Bressler used to have the state record smallie in it. That was years ago though. There is a good population of everything you listed plus crappie, walleye, and some nice yellow perch if you can find them. If you are fishing from a boat there is a grass flat on the south end of the lake that holds lots of panfish and bass. The northern end of the reservoir is deeper and I normally do better with walleye, channel cats, and perch up there.

Good luck!


----------



## carterfish

There are alot os smallies there. Wait until it warms up a bit. And anywhere all the way around he 4 miles of rocks, you'll find them. Then, look for the walleye 12 ft down on the north bank. You'll find cats there also. I've only seen 1 largemouth in the water, never ever caught 1 there.


----------



## cubbie

hows the crappie fishing at bresslers


----------



## Lynxis

Ive never seen anyone going to Breslers for crappie. Usually its st. marys or indian.

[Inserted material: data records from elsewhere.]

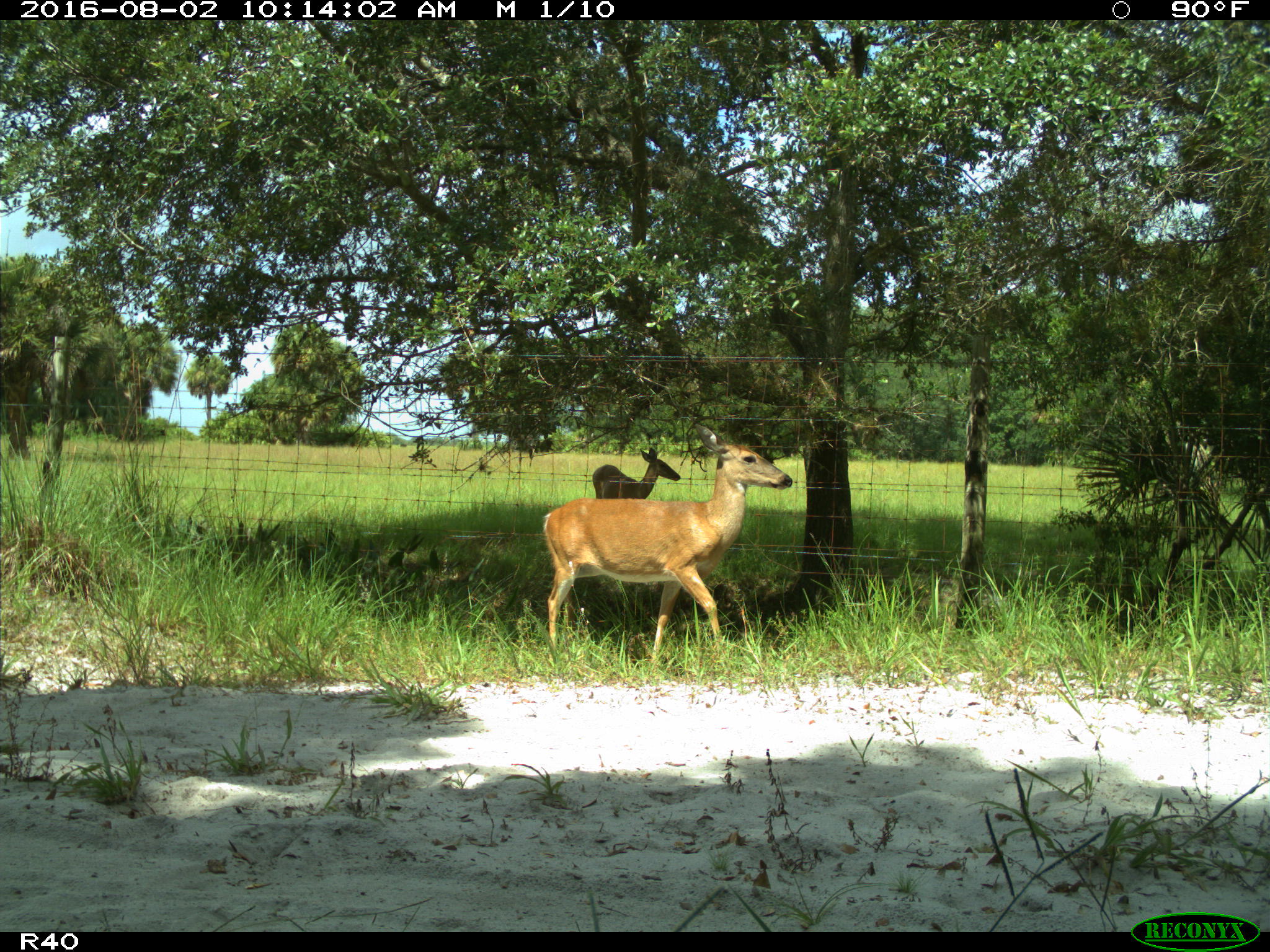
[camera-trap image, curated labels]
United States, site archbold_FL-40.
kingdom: Animalia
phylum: Chordata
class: Mammalia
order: Artiodactyla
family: Cervidae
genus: Odocoileus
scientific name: Odocoileus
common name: deer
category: unidentified deer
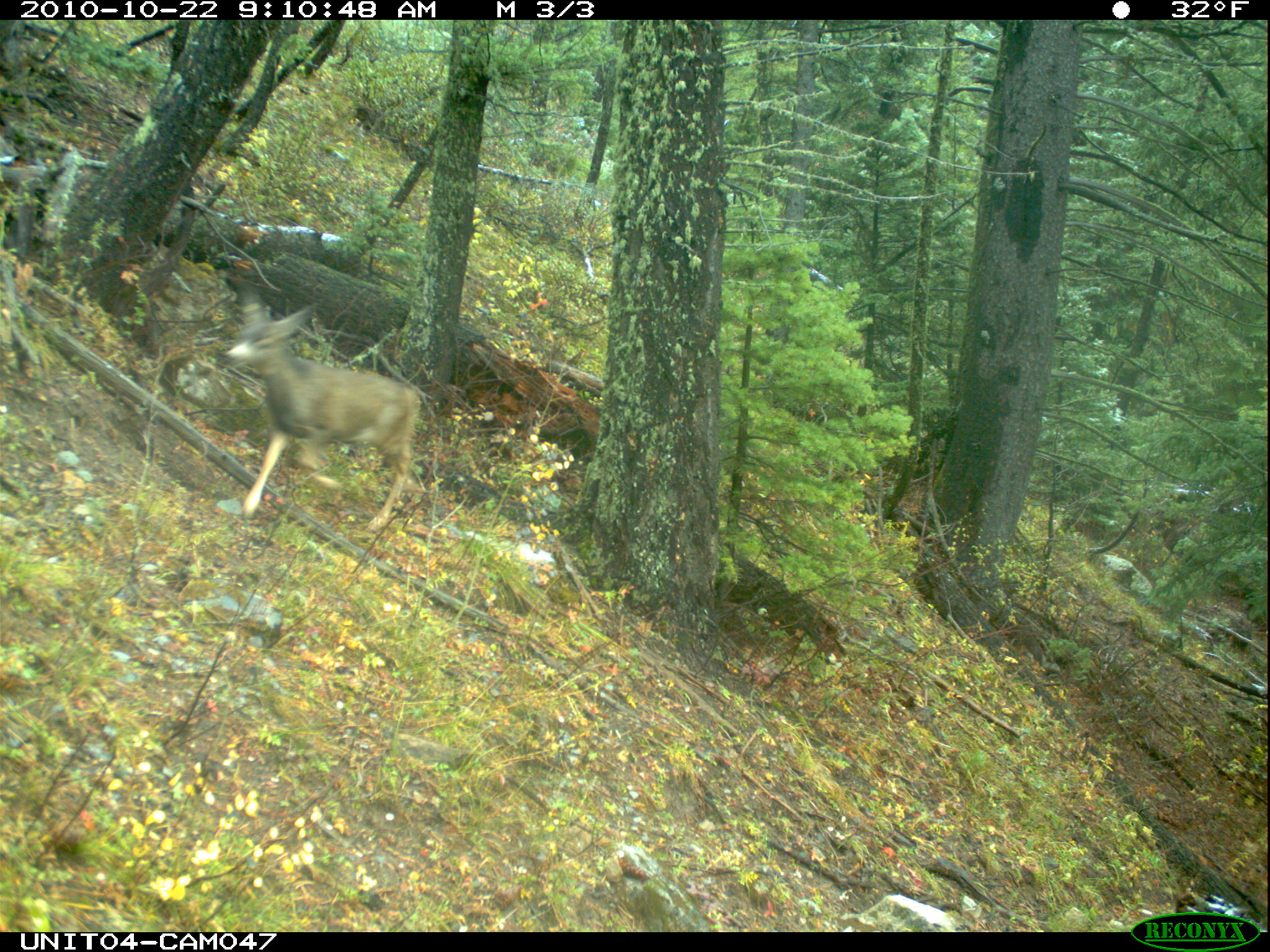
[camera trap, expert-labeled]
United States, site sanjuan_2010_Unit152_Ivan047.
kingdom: Animalia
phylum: Chordata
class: Mammalia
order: Artiodactyla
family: Cervidae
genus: Odocoileus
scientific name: Odocoileus hemionus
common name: mule deer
Odocoileus hemionus (mule deer).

To the original poster Breslers is great for channels. They are just about anywhere on the lake.

Grassy area, timber, run-offs. I would say no on all counts. I fished the shallow island several times last year that some say has grass on it, and never reeled a lure/bait back in with any type of vegetation at all at any time all summer.

ODNR states there are "fish attractors" in 3 various spots around the bank. I have no idea what that means, but maybe they are sunken trees? I dont know. You can find the map on the odnr site if you look.


----------



## BFG

Caught a lot of white bass as a kid in that reservoir. Channel cats too...never much else.


----------



## Spidey2721

Lynxis said:


> ODNR states there are "fish attractors" in 3 various spots around the bank. I have no idea what that means, but maybe they are sunken trees? I dont know. You can find the map on the odnr site if you look.



they are marked out there


----------



## Lynxis

Spidey2721 said:


> they are marked out there


What are "they" and how are they marked.

They are shown like literally almost RIGHT ON the bank, and there is nothing marked on the east bank where there should be according to the map, if in fact they are marked, at least that i can remember.

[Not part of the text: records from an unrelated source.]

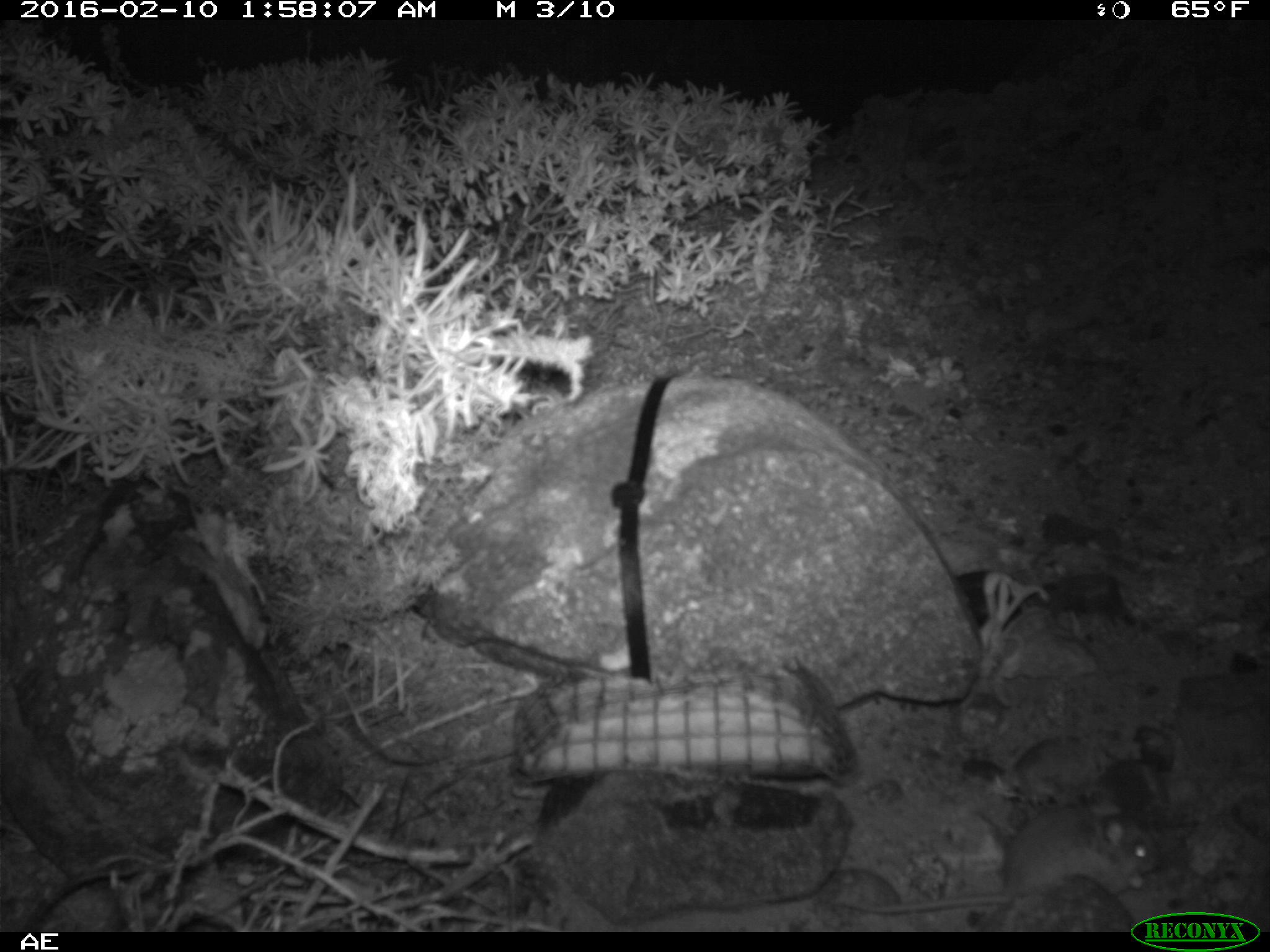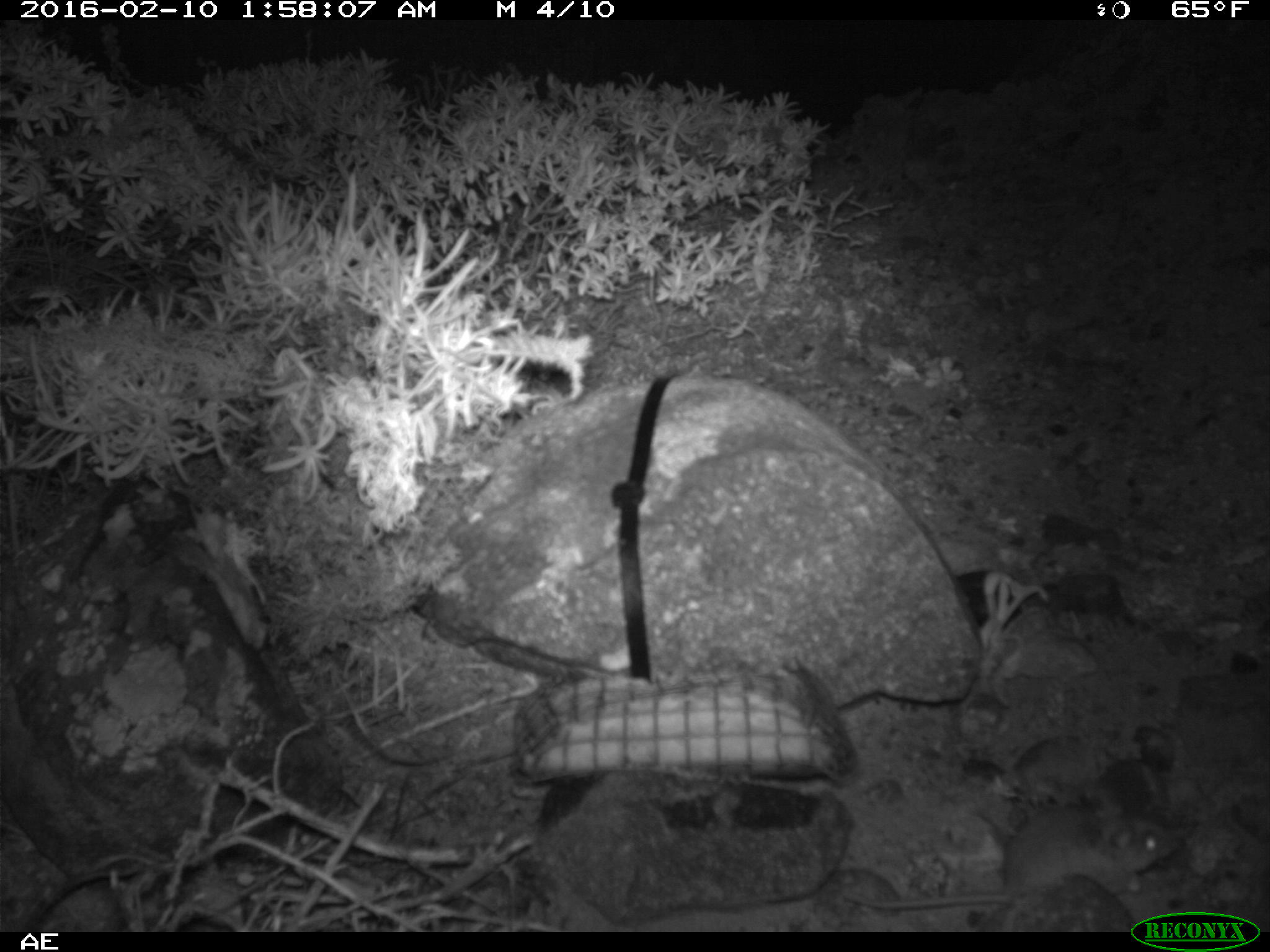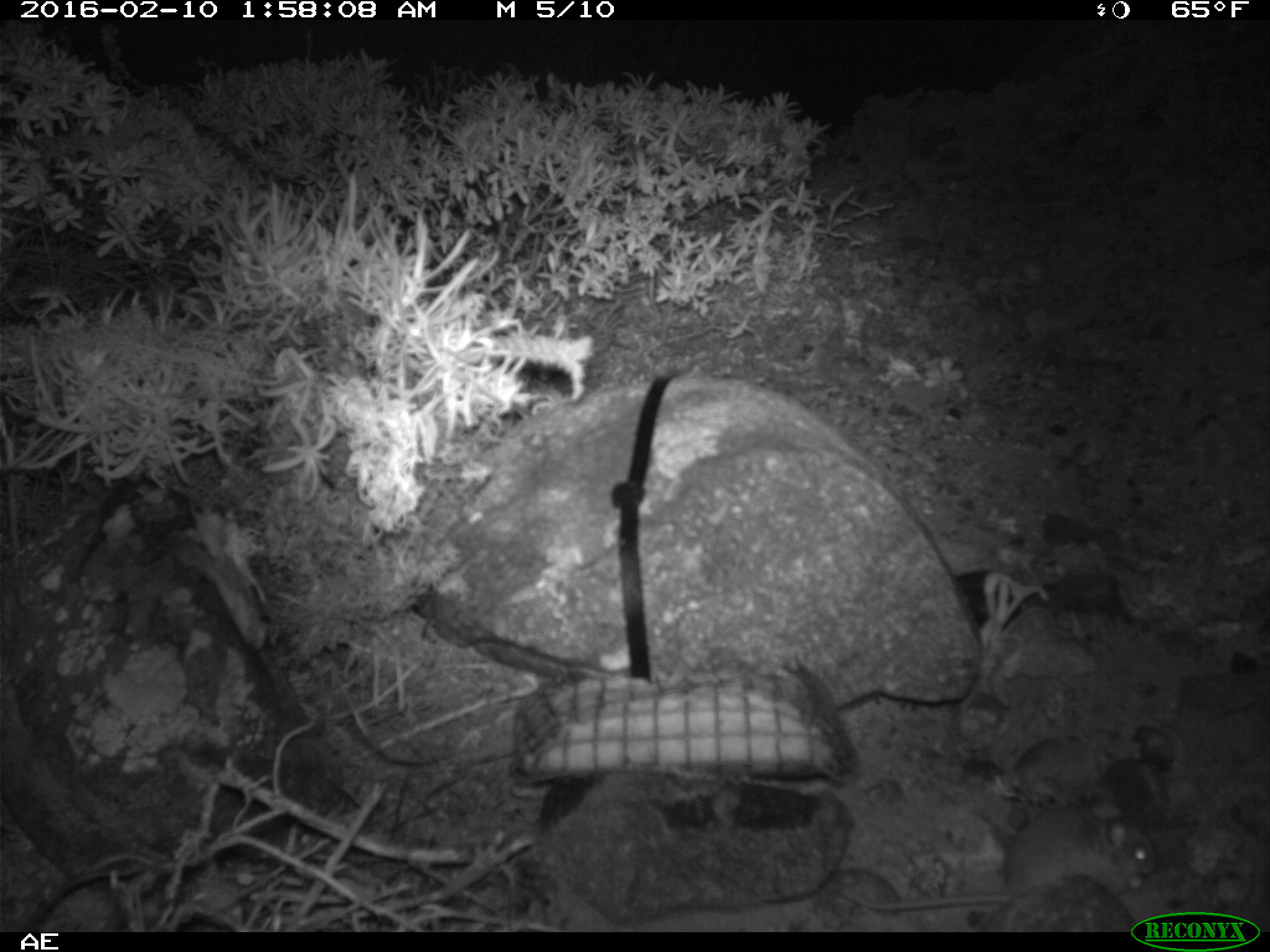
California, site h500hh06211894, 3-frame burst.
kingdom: Animalia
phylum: Chordata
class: Mammalia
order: Rodentia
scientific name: Rodentia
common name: rodent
Rodent (Rodentia).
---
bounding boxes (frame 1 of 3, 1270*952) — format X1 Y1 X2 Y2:
rodent: 850 806 1155 914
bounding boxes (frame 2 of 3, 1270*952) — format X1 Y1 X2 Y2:
rodent: 844 806 1184 910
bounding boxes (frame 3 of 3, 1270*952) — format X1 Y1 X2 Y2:
rodent: 843 791 1157 912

I know there is a buoy on the north side maybe a little west of center, but it just says DNR and there is only one that i know of on the reservoir.


----------



## carterfish

There are no markers on the Kemp rd side for the (3) attractors. Find them on the map. Like lynxis said, the 1 on the n side is marked.


----------



## Lynxis

Carterfish, any idea what they actually are?

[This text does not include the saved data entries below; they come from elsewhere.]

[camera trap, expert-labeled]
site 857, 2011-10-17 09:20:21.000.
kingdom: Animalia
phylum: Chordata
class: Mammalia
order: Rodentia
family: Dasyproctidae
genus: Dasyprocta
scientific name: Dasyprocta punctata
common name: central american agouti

sunken trees or something, or what


----------



## carterfish

There are 3 of them that are marked on the odnr map. Just about 200-250 yds N from the boat ramp. Just off shore


----------



## Lynxis

Not asking where they are, I was asking what they are.


----------



## carterfish

They are large round things with "rods" comming out of them for cover. I'm guessing about 4ft around with those "rods being about 3 ft long, you can see them on a clear day from a boat


----------



## Big_D12

carterfish said:


> They are large round things with "rods" comming out of them for cover. I'm guessing about 4ft around with those "rods being about 3 ft long, you can see them on a clear day from a boat


are u able to fish them from the bank or are they too far out?


----------



## carterfish

u can get to them from the bank...look at the map on the odnr site


----------



## Big_D12

carterfish said:


> u can get to them from the bank...look at the map on the odnr site


cool thanks, yea i seen its in the middle of the little 3 car parking lot and the big one on kemp road. i've been there havent fished there yet though but plan to very soon.


----------



## Spidey2721

http://www.jonesfish.com/products/467/Tangle-Free-Fish-Structure.htm


something like that...


----------



## carterfish

yep, like that...but they are NOT tangle free lol look at them from a boat. lol, chritsmas tree like from lures


----------